**EXTRACTED INFORMATION:**
Start of Block
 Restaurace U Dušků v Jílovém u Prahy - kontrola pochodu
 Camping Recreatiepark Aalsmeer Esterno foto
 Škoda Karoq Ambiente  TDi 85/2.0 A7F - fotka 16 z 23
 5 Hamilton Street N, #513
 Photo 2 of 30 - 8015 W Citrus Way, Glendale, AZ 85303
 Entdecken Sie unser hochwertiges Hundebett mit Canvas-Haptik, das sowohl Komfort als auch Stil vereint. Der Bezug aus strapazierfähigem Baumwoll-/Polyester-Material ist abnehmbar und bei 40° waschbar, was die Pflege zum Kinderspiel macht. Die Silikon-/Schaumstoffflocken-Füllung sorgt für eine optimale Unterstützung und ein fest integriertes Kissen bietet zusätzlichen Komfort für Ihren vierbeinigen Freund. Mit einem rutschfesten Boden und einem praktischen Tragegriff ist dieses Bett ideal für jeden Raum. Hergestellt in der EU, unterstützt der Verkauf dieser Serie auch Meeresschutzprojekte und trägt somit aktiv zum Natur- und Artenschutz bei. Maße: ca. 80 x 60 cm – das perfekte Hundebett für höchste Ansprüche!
End of Block
Start of Block
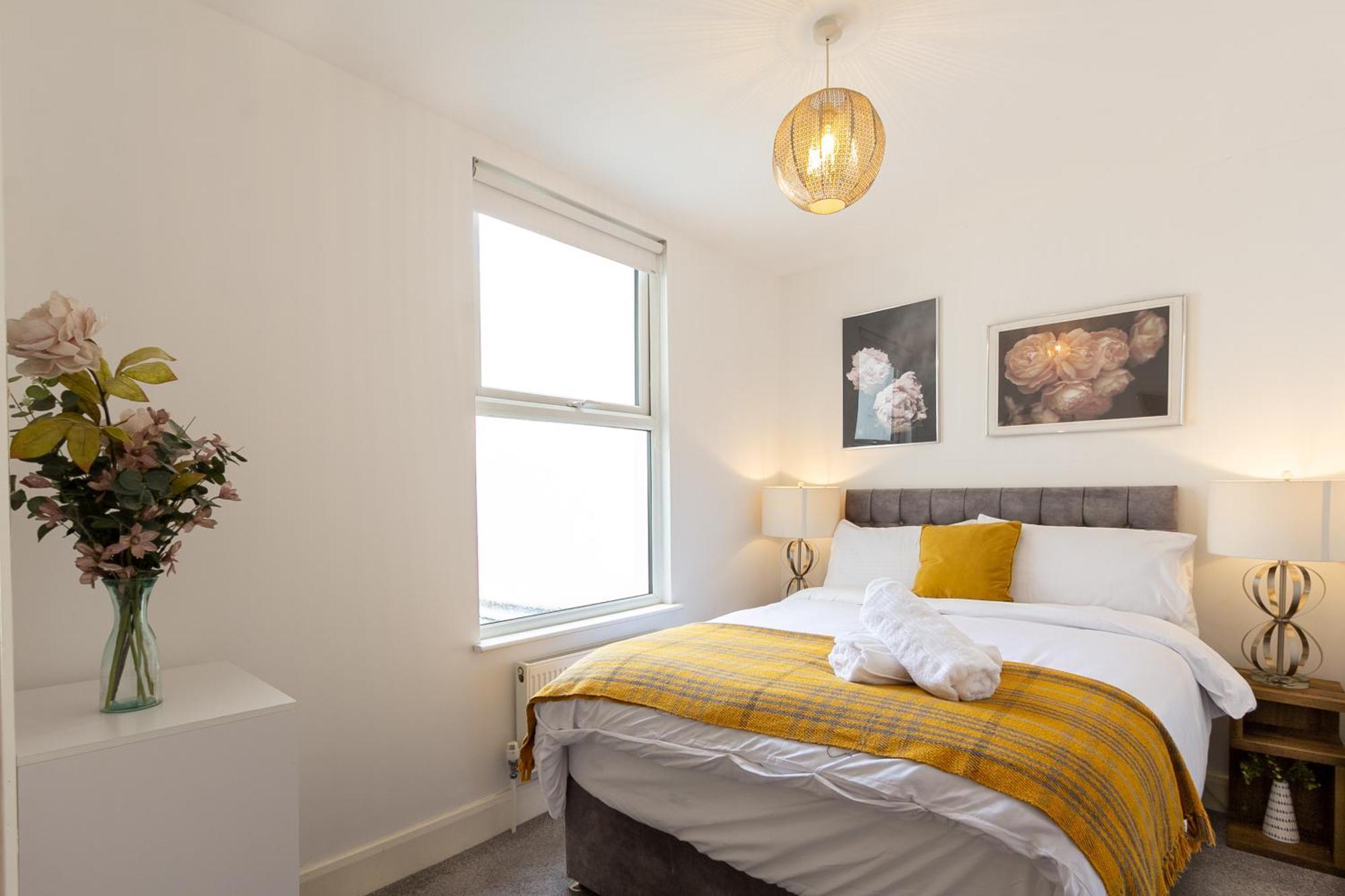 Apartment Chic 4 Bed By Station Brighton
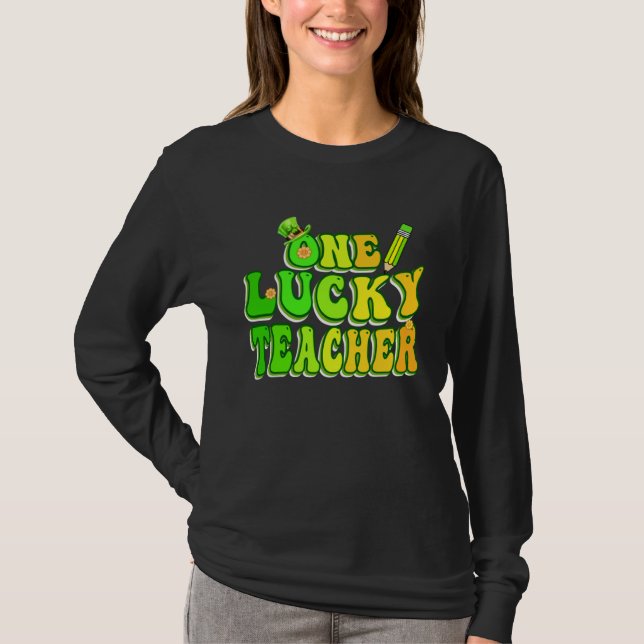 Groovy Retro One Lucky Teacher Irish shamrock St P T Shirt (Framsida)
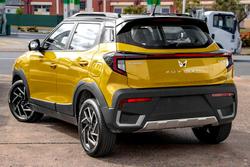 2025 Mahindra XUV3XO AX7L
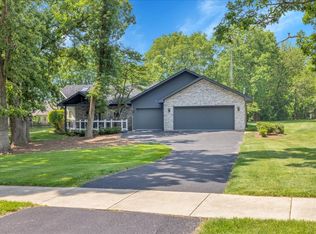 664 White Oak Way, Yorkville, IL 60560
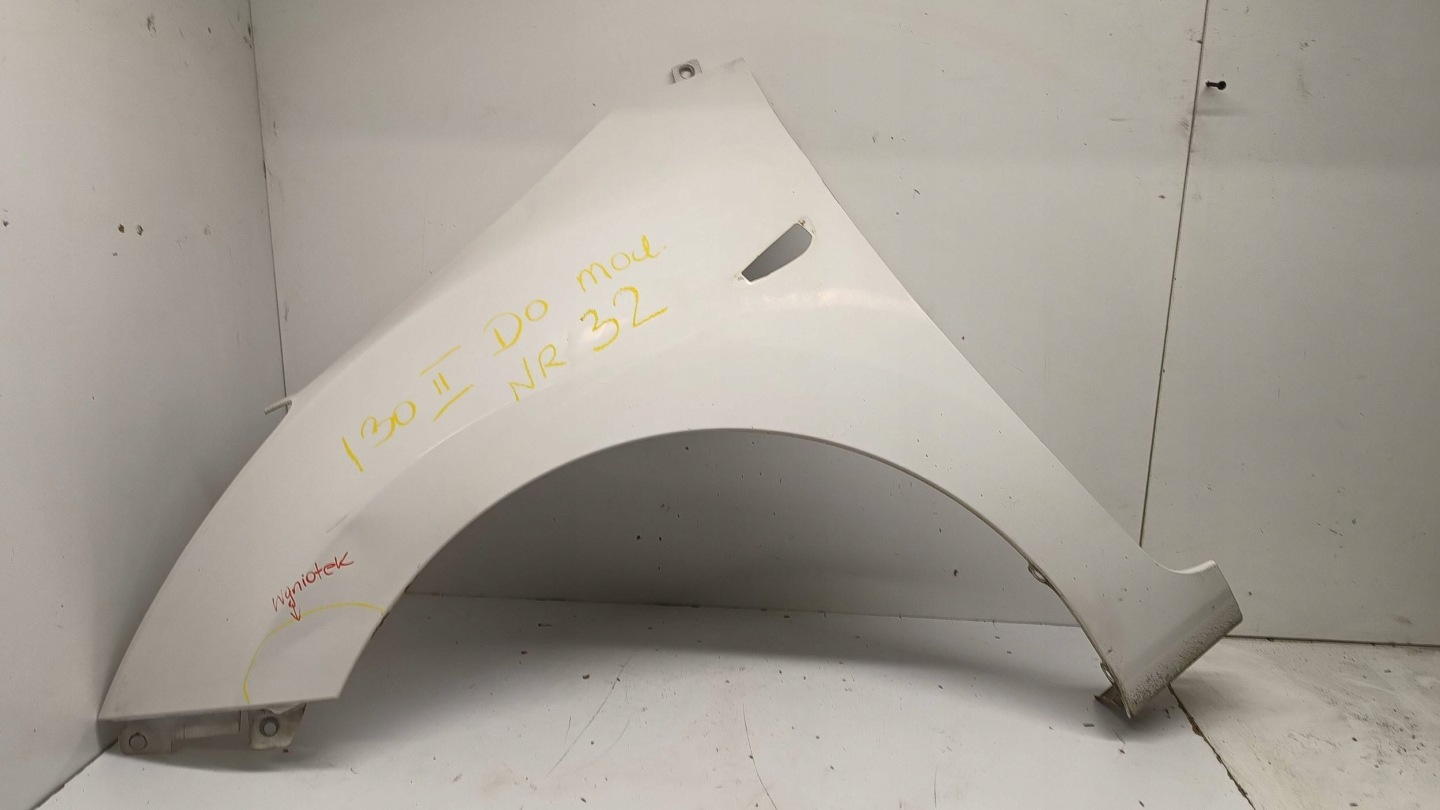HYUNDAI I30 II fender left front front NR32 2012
End of Block
Start of Block
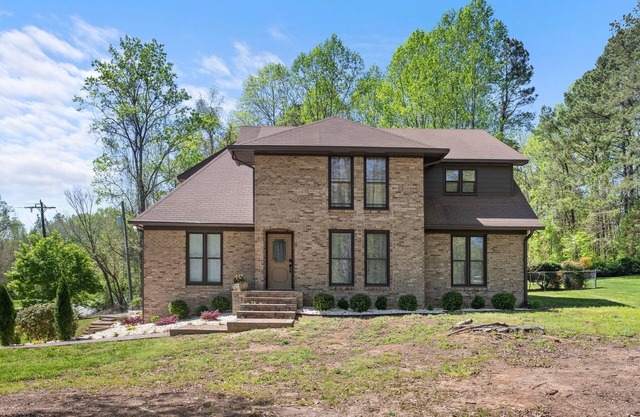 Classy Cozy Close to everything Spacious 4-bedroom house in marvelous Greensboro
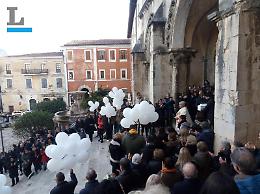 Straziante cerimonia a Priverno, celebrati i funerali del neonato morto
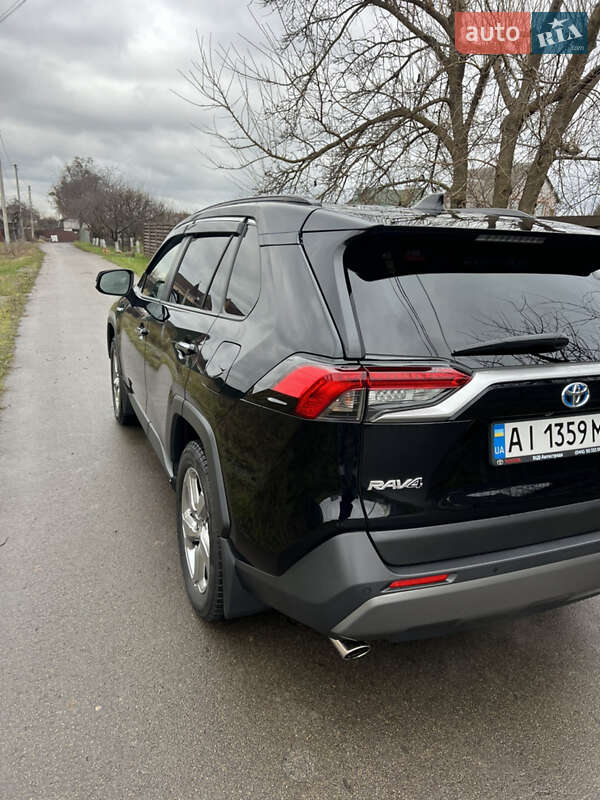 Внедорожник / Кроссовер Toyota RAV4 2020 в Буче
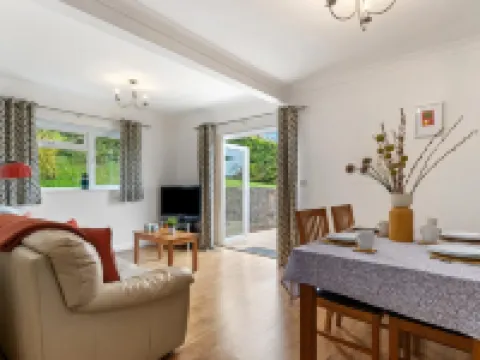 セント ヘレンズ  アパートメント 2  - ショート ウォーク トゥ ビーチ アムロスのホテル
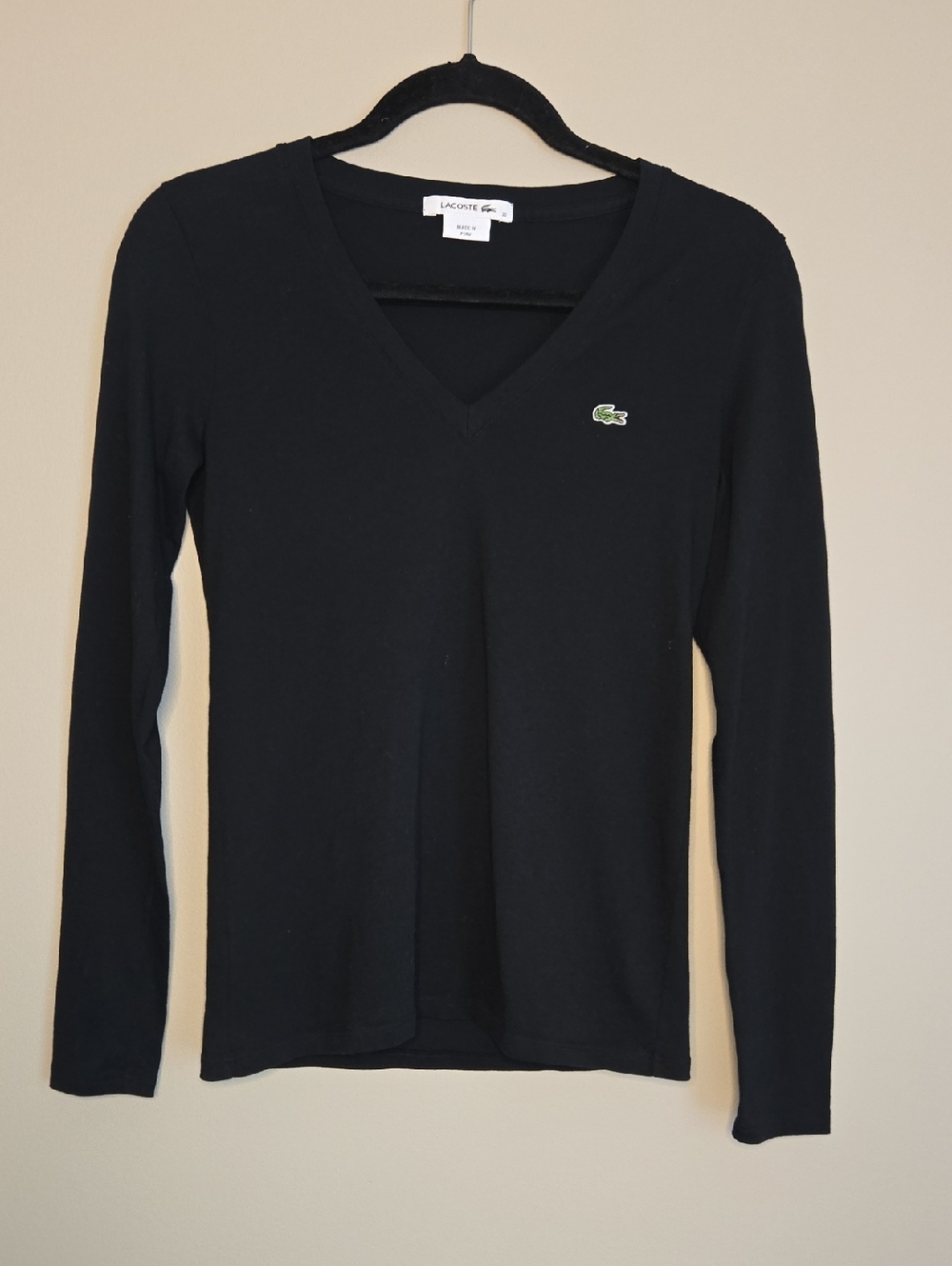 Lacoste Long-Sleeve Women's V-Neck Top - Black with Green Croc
End of Block
**TASK REQUIREMENTS:**
Output as a numbered list the records from the line with "Classy Cozy Close" to the line with "Lacoste Long-Sleeve Women's", both included, skipping blank lines. Leave out the pictures.

**FINISHED TASK:**
1.  Classy Cozy Close to everything Spacious 4-bedroom house in marvelous Greensboro
2.  Straziante cerimonia a Priverno, celebrati i funerali del neonato morto
3.  Внедорожник / Кроссовер Toyota RAV4 2020 в Буче
4.  セント ヘレンズ  アパートメント 2  - ショート ウォーク トゥ ビーチ アムロスのホテル
5.  Lacoste Long-Sleeve Women's V-Neck Top - Black with Green Croc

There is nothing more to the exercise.